(Exploitation des données)
1. Dans l'extrait du débat parlementaire, expliquez en une à trois phrases pourquoi M. Rémy Pagani juge le projet de loi paradoxal.
2. Poursuivez l'extrait du débat parlementaire à partir de sa dernière phrase.

(Texte à lire)

En ce qui concerne l'alinéa 2, il faut, en cas d'opposition d'un membre du personnel à son transfert, que l'office du personnel de l'Etat s'engage, quel que soit le motif, à le replacer aux mêmes conditions financières, au sein de l'administration cantonale ou dans d'autres établissements publics du canton.
Au vu de ce qui précède, notre Conseil vous recommande, Mesdames et Messieurs les députés, d'approuver le présent projet de loi.
Préconsultation
M. Rémy Pagani (AdG). On nous soumet aujourd'hui un projet de loi éminemment paradoxal. D'un côté, on nous demande de trier nos déchets, d'organiser nos cuisines avec plusieurs poubelles, pour faire baisser la quantité de déchets, qui est aujourd'hui d'environ 350 kg par ménage, et d'un autre on s'apprête à autonomiser une usine pour la rendre soi-disant rentable, ce qui signifie augmenter sa production puisque cette usine tourne en sous-capacité. Elle est en effet prévue pour traiter 400 000 tonnes de déchets alors qu'on lui en livre péniblement 250 000, voire 300 000 tonnes.

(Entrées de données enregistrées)
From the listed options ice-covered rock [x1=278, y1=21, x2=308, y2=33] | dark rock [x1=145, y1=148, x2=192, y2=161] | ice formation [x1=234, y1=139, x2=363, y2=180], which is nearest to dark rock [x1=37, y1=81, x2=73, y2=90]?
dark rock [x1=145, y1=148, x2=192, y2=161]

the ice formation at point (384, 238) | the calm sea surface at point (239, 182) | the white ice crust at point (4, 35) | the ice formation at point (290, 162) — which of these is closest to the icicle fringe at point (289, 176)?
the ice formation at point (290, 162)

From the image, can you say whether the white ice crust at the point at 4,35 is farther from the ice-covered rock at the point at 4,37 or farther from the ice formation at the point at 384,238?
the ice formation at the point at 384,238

(Réponses attendues)
1. D'un côté, on demande aux ménages de trier leurs déchets pour en faire baisser la quantité, aujourd'hui d'environ 350 kg par ménage. De l'autre, on veut autonomiser l'usine pour la rendre rentable, ce qui revient à augmenter sa production, puisqu'elle est prévue pour 400 000 tonnes mais n'en reçoit que 250 000 à 300 000.

2.
On se trouve donc dans le paradoxe le plus incroyable : un discours écologique et, au bout de la chaîne, un discours productiviste de rentabilité à tout prix. Cette exigence de rentabilité nécessitera de récolter davantage de déchets industriels pour augmenter la production de l'usine des Cheneviers, rendant ainsi les émissions polluantes dans le canton plus importantes qu'elles ne le sont déjà. C'est ainsi que se présente la problématique qui nous est soumise dans ce projet de loi.
En ce qui concerne les détails de cette affaire, il est assez surprenant de voir que la décharge, qui fait partie de l'ensemble du processus de traitement des déchets et qui appartenait à l'usine et lui coûtait relativement cher, est aujourd'hui distincte de cette usine pour soi-disant renforcer la rentabilité de l'usine. Or, cette usine fondamentalement ne peut pas être rentable : dans l'optique d'une production intégrée des déchets ménagers et industriels, elle peut tout juste couvrir ses frais.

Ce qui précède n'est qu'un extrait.